4. Con sentenza del 16 gennaio 2013, n. 253, questo Consiglio ha accolto l’appello, dichiarando il difetto di giurisdizione del giudice amministrativo a favore della giurisdizione del giudice ordinario. Le Sezioni Unite della Suprema Corte di Cassazione con la sentenza n. 13881/2014, non condividendo le conclusioni del Consiglio hanno affermato la giurisdizione del g.a.

5. La società appellata ha quindi provveduto a riassumere tempestivamente il giudizio ed entrambe le parti hanno reiterato le proprie difese.

6. All’udienza del 20 gennaio 2015 la causa è stata trattenuta in decisione.

7. L’appello è infondato e non può, pertanto, essere accolto. Il lodo arbitrale intervenuto tra le parti contrariamente a quanto sostenuto dall’amministrazione comunale non si è limitato ad individuare il momento nel quale sarebbe intervenuto il passaggio di proprietà delle opere realizzate dalla società concessionaria, ma ha acclarato l’esistenza di un meccanismo convenzionale (art. 12, comma secondo, della convenzione originaria) di coincidenza del passaggio di proprietà delle opere in questione con la scadenza della concessione. Il collegio arbitrale, in particolare, pone in evidenza come le parti avessero previsto il termine di trent’anni di durata della concessione, in coincidenza con la data di inizio dell’esercizio della distribuzione del gas, avvenuto il 18 luglio 1977, cosicché il termine convenzionale sarebbe scaduto il 18 luglio 2007, ma il legislatore con l’art. 15, quinto comma, del d.lgs. 23 maggio 2000 n. 164, aveva disposto la scadenza della concessione in questione al 31 dicembre 2005, così di fatto anticipando il passaggio di proprietà delle opere. Ciò che accerta, quindi, il lodo arbitrale è la presenza di un meccanismo convenzionale che prevede che allo scadere della concessione le opere passino nella proprietà del comune, potendo però sul termine in questione intervenire, come di fatto già avvenuto al tempo del lodo, il legislatore, attraverso una modifica ex lege del termine di durata della concessione. Pertanto, l’intervento dell’art. 23, quarto comma, del d.l. n. 273 del 2005, che ha stabilito che i termini di durata delle concessioni e degli affidamenti rientranti nel piano di metanizzazione del Mezzogiorno sono prorogati fino al dodicesimo anno decorrente dalla data di entrata in vigore del d.lgs. n. 164 del 2000, incide sul meccanismo convenzionale previsto dalle parti attraverso un’eterointegrazione che impedisce di ritenere che le opere in questione siano passate nella proprietà del comune in data 1 gennaio 2006, invece che in data 21 giugno 2012.

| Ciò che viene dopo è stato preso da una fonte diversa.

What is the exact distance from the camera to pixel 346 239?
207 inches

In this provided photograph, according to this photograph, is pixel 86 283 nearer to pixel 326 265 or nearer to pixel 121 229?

Sotto questo profilo inoltre nessun rilievo può assegnarsi alla trascrizione operata dall’amministrazione comunale, avendo quest’ultima mera efficacia dichiarativa.

8. Una simile conclusione incide inevitabilmente anche sulla possibilità dell’amministrazione comunale di intervenire sul canone, che deve essere esclusa. Infatti, l’art. 46- bis , d.l. 159/2007, prevede la possibilità di incrementare il canone delle concessioni di distribuzione, quale incentivo per procedere ad affidamenti in ambito sovra comunale. Ma ciò suppone che la concessione sia arrivata a scadenza, circostanza che nella fattispecie non si era verificata al tempo dell’adozione degli atti contestati con il giudizio di prime cure. Pertanto, non può che trovare anche su questo punto conferma la sentenza di primo grado.

9. L’appello deve, quindi, essere respinto. Le spese seguono la soccombenza e sono liquidate come in dispositivo.